Specifically, three major banks, Silvergate, Silicon Valley (SVB) and Signature (SB), collapsed within days of each other, causing the banking sector of the world's largest economy to suffer.
Many have compared the SVB collapse to the 2008 crisis, while some experts have compared the current situation to the savings and loan (S&L) crisis of the late 1980s and early 1990s.
One thing is for sure, though: SVB's collapse will leave behind lessons, especially for startups.
Looking back at previous banking crises
After the collapse of three major banks in the US, especially SVB - a bank in the top 20 largest commercial banks in the US, investors are wondering what might happen next.
Will it be a widespread financial system-wide turmoil, tighter US government regulations, the Federal Reserve stopping raising interest rates, or even something else entirely?

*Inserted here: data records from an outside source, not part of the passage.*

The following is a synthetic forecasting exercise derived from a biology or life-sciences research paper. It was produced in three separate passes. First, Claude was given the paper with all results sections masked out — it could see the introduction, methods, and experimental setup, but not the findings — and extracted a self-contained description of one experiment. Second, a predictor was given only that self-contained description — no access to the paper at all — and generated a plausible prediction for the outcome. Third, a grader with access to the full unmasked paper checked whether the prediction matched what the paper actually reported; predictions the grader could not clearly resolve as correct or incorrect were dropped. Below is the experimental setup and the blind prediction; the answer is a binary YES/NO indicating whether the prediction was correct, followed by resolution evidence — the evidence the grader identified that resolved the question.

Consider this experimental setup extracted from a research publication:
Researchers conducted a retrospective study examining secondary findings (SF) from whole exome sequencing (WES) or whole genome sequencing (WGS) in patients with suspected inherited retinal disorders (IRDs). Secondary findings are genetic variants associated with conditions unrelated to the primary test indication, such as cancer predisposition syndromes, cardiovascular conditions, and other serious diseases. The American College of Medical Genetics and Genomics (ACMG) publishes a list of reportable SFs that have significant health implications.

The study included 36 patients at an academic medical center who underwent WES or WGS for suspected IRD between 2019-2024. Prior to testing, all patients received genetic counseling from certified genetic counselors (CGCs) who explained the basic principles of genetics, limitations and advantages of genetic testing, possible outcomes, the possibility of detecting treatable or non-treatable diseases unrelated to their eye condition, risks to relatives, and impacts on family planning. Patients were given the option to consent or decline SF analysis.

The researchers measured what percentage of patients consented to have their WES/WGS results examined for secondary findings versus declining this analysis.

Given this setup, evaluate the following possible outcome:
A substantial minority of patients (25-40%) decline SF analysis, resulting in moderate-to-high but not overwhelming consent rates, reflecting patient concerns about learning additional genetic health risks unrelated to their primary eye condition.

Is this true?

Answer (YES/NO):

Many lessons left behind after the collapse of three major banks in the US. (Photo: Xinhua).
To answer these questions, lessons from the past will provide answers for the future. Although the SVB shock has many people thinking of a similar financial crisis in 2008, analysts go back further than 1991 to make more accurate predictions.
According to analysts, the current banking crisis in the US is very different from what happened in 2008. First, the cause of the crisis 15 years ago originated from hard-to-value assets such as mortgage-backed securities (MBS), making it difficult for banks to determine their value.
However, this time, troubled assets such as US Treasury bonds and other bonds were easier to price and sell, making US government intervention more effective.
And most importantly, in this crisis, the government stepped in early to guarantee all customer deposits and restore confidence in the US banking system.
The Federal Deposit Insurance Corporation (FDIC) is also paying up to $250,000 to each depositor and major banks to help them weather the current crisis.
However, that does not mean that the US banking system is free of difficulties ahead, as shown by the sharp drop in bank stocks during the trading session on March 13.
Therefore, to better understand the current banking crisis, analysts suggest studying the case of the savings and loan (S&L) crisis.
S&Ls act like banks but specialize in taking savings deposits and making mortgage loans. In the 1980s, when the U.S. government deregulated them, they began using customer deposits to make risky investments.
However, these investments underperformed and S&Ls suffered losses at the same time the Fed raised interest rates. This left borrowers unable to repay their loans. As a result, many S&Ls collapsed and the U.S. government had to step in to rescue them.
If there is any similarity between the current crisis and what we saw in the S&L crisis, it is that it is a typical bank failure. The only difference is that the US is dealing with a bank that is more focused on technology than real estate , according to TD Cowen analyst Jaret Seiberg.
Since the S&L crisis, US regulators have prevented banks from engaging in short-term investments, which inadvertently caused SVB's collapse, Seiberg said.

Many experts compare the current collapse of three US banks to the S&L crisis at the end of the 20th century. (Photo: Reuters).
What's next?
What lessons can we learn from the crisis? According to Kit Juckes of Societe Generale, a review of central bank regulation and policy seems certain.
If the S&L crisis “is a model for what comes next, we are closer to the peak of interest rates than the market has been speculating about,” he added.
From there, he commented that the FED might stop raising interest rates and the US economy would most likely fall into a mild recession this year.
In fact, many former bankers, economists and Wall Street analysts have called on the Fed to stop raising interest rates to fight inflation amid the current banking turmoil.
These experts believe that it was the Fed's tight financial policy that increased Treasury bond yields, partly leading to SVB's collapse.
Many warnings for startups

Startups are rethinking their banking strategies after the SVB incident. (Photo: The Economic Times).
The chaos left behind by SVB has posed a financial dilemma for thousands of startups from Silicon Valley to London, Tel Aviv and tech hubs across Africa that rely on SVB for everything from asset holdings to personal mortgages.
Many investors and tech companies believe the future will be much more difficult, even if the bank continues to operate under a new name.
Venture capital funds will have to question the banks they choose, while they will likely try more traditional options, said Edith Yeung, a general partner at Race Capital. She also advised that choosing a bank based on reputation is not enough.
Many startups plan to move their money to a large institution where they are assured that it will be safe, even if they don't get hyper-personalized service and high interest rates.
Some founders also plan to bank with Bank of America and JPMorgan. Deposit insurance is also a priority, with some startups planning to keep their money in multiple banks to stay below the FDIC’s $250,000 limit.
The collapse of SVB is also a wake-up call for some CEOs at startups about their financial management capabilities.
Pete Flint, general partner at NFX, said that after the recent incident, CEOs are not only interested in how to protect their cash, but also want to learn how to take advantage of the high-interest environment to make profits. He also recommended that founders make sure they have more than one bank account.